- **INSTRUCTIONS TO FOLLOW**
Send back the records exactly as written, with no images.

- **MATERIAL PROVIDED**
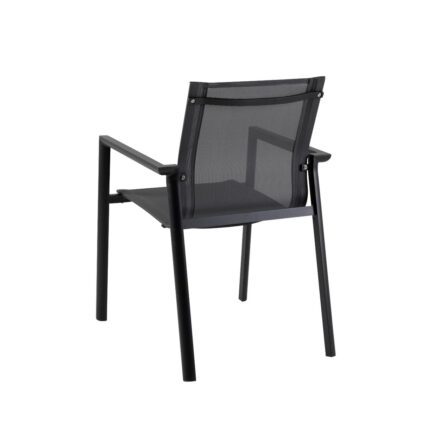 Brafab "Delia" Stapelstuhl, Aluminium schwarz matt, Textilgewebe schwarz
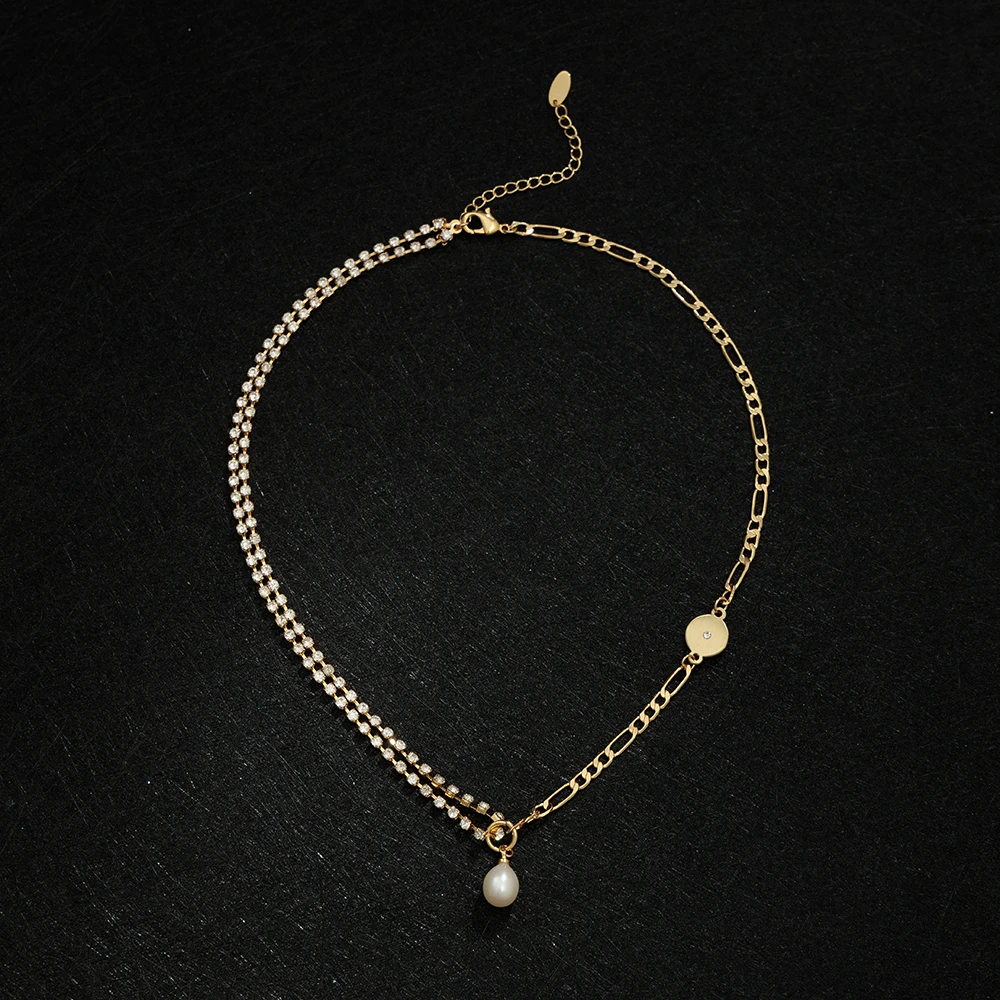 18k金不锈钢费加罗链chocker项链明确的水钻淡水珍珠吊坠项链男/女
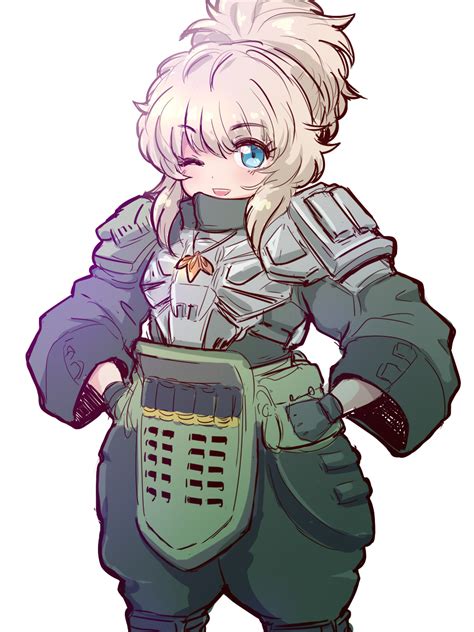 Safebooru 1girl D Armor Blue Eyes Blush Breastplate Clenched Hands
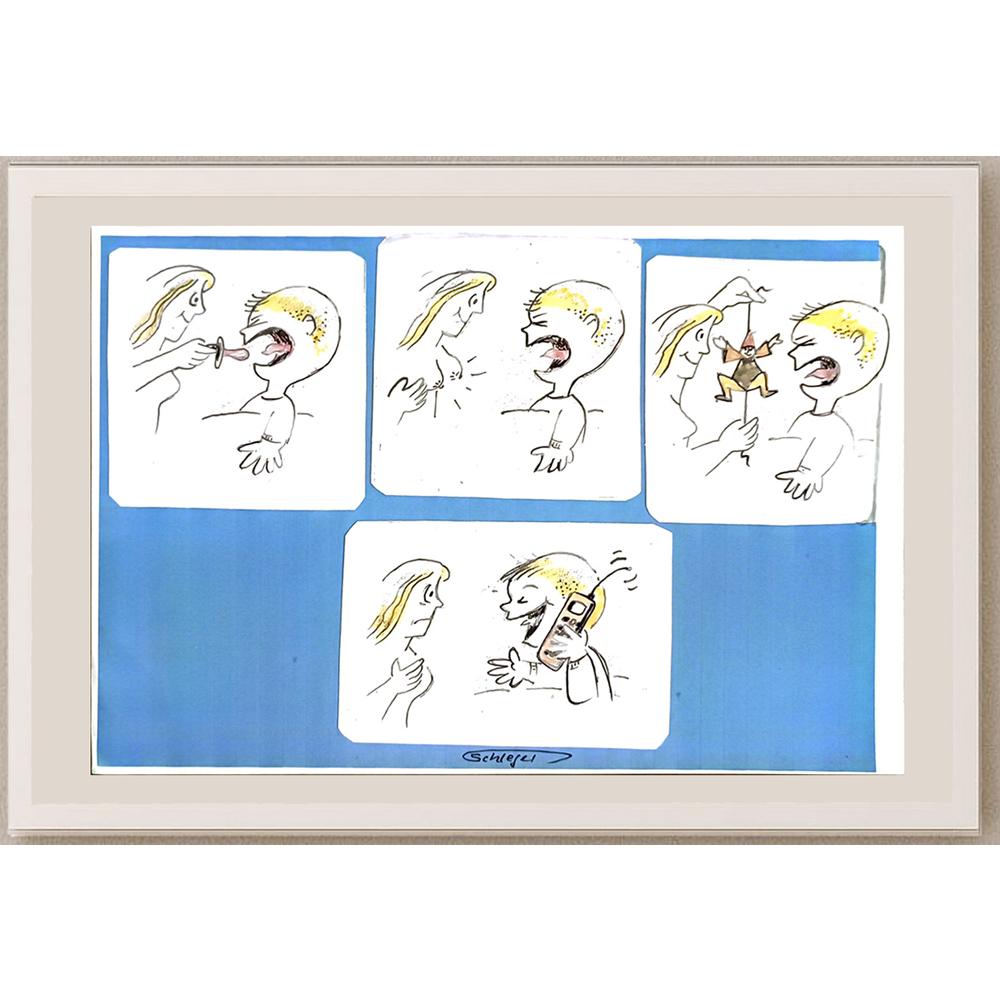 Wolfgang Schlegel 29x21cm Orijinal Karikatür BOD06193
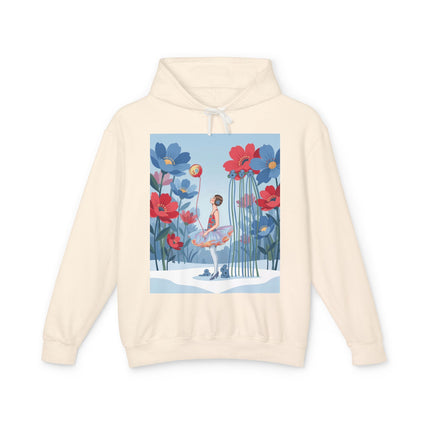 🌸❄️ Winter Flower Girl Unisex Lightweight Hooded Sweatshirt – Art Deco Floral Fantasy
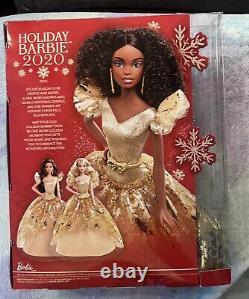 Mattel Holiday Barbie Doll (African American, Gold Dress, Black Curly Hair)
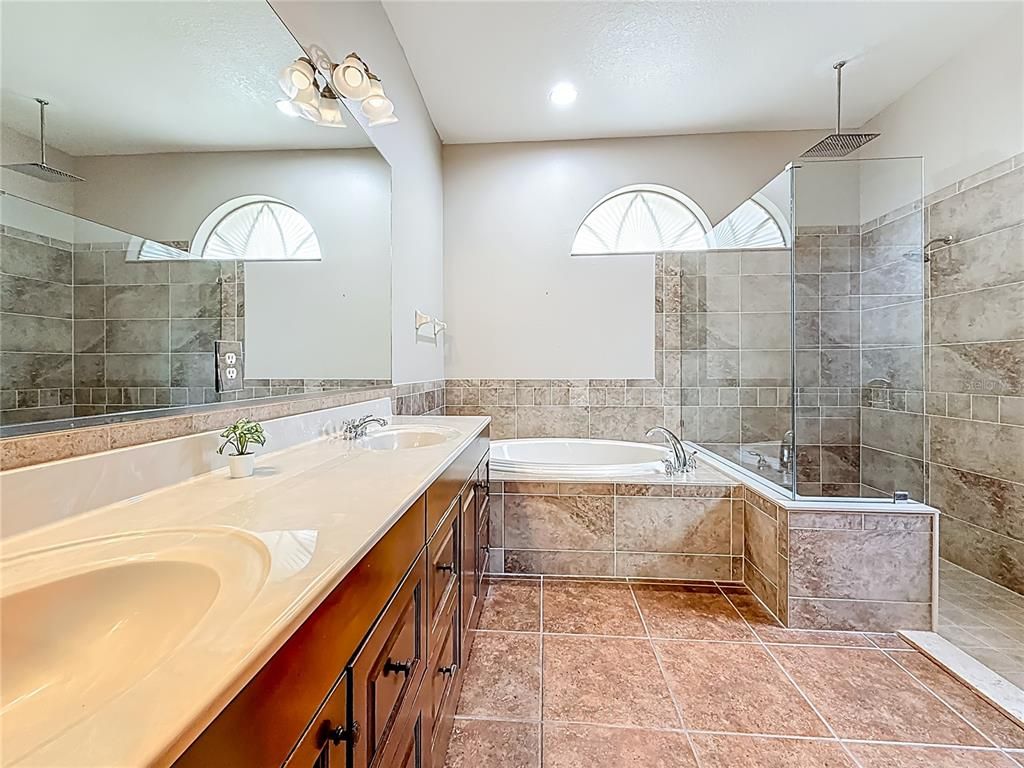 Bathroom, Dual Sink Vanities, Glass Shower, Interior, Recessed Lighting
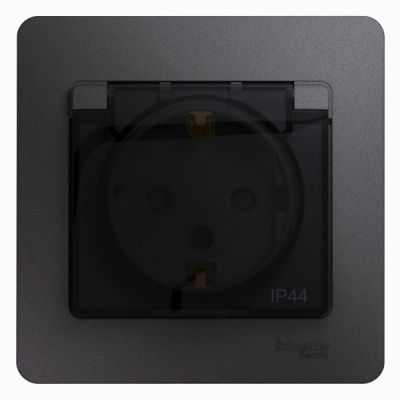 Розетка с заземлением со шторками с крышкой IP44 16A 250В в сборе Systeme Electric Glossa Графит Systeme Electric Glossa GSL001348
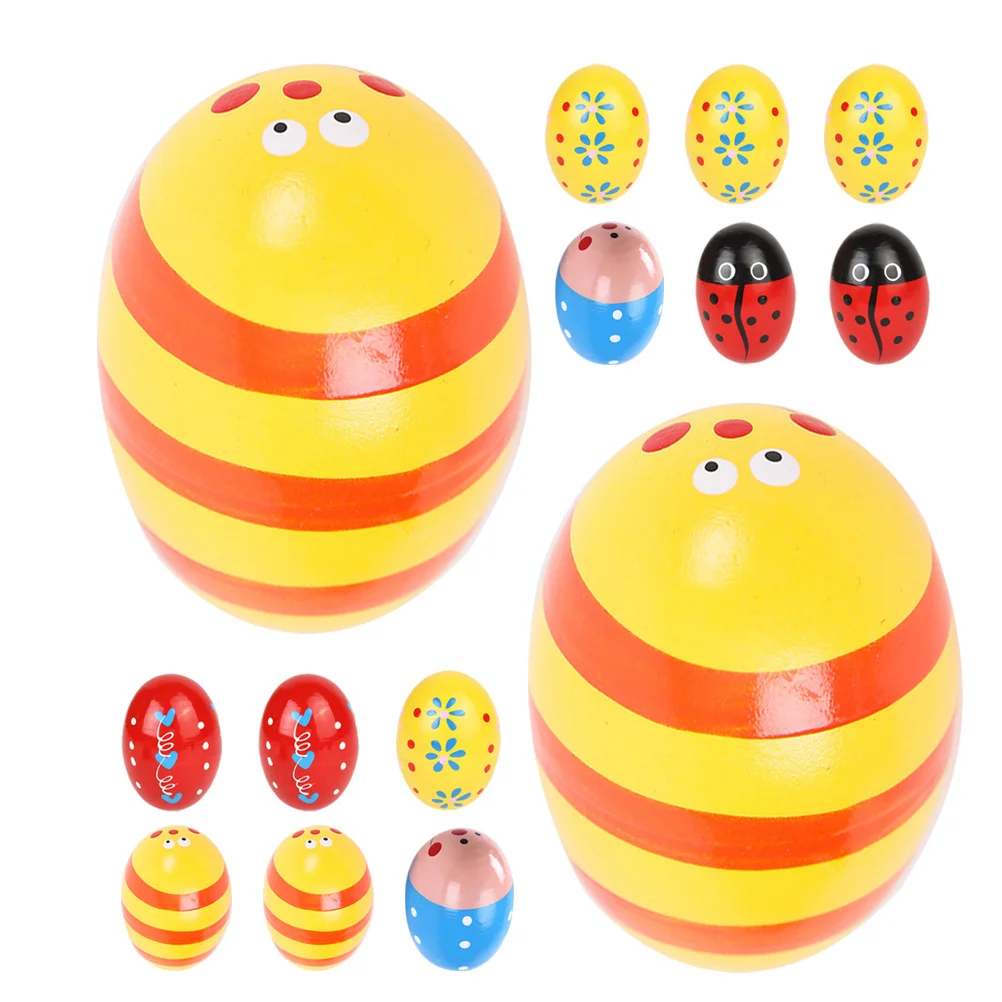 

15Pcs Wooden Musical Egg Shakers Percussion Instruments Colorful Educational Eggs Kids Party Favors Maracas Wooden Egg Shakers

- **EXERCISE RESPONSE**
 Brafab "Delia" Stapelstuhl, Aluminium schwarz matt, Textilgewebe schwarz
 18k金不锈钢费加罗链chocker项链明确的水钻淡水珍珠吊坠项链男/女
 Safebooru 1girl D Armor Blue Eyes Blush Breastplate Clenched Hands
 Wolfgang Schlegel 29x21cm Orijinal Karikatür BOD06193
 🌸❄️ Winter Flower Girl Unisex Lightweight Hooded Sweatshirt – Art Deco Floral Fantasy
 Mattel Holiday Barbie Doll (African American, Gold Dress, Black Curly Hair)
 Bathroom, Dual Sink Vanities, Glass Shower, Interior, Recessed Lighting
 Розетка с заземлением со шторками с крышкой IP44 16A 250В в сборе Systeme Electric Glossa Графит Systeme Electric Glossa GSL001348

15Pcs Wooden Musical Egg Shakers Percussion Instruments Colorful Educational Eggs Kids Party Favors Maracas Wooden Egg Shakers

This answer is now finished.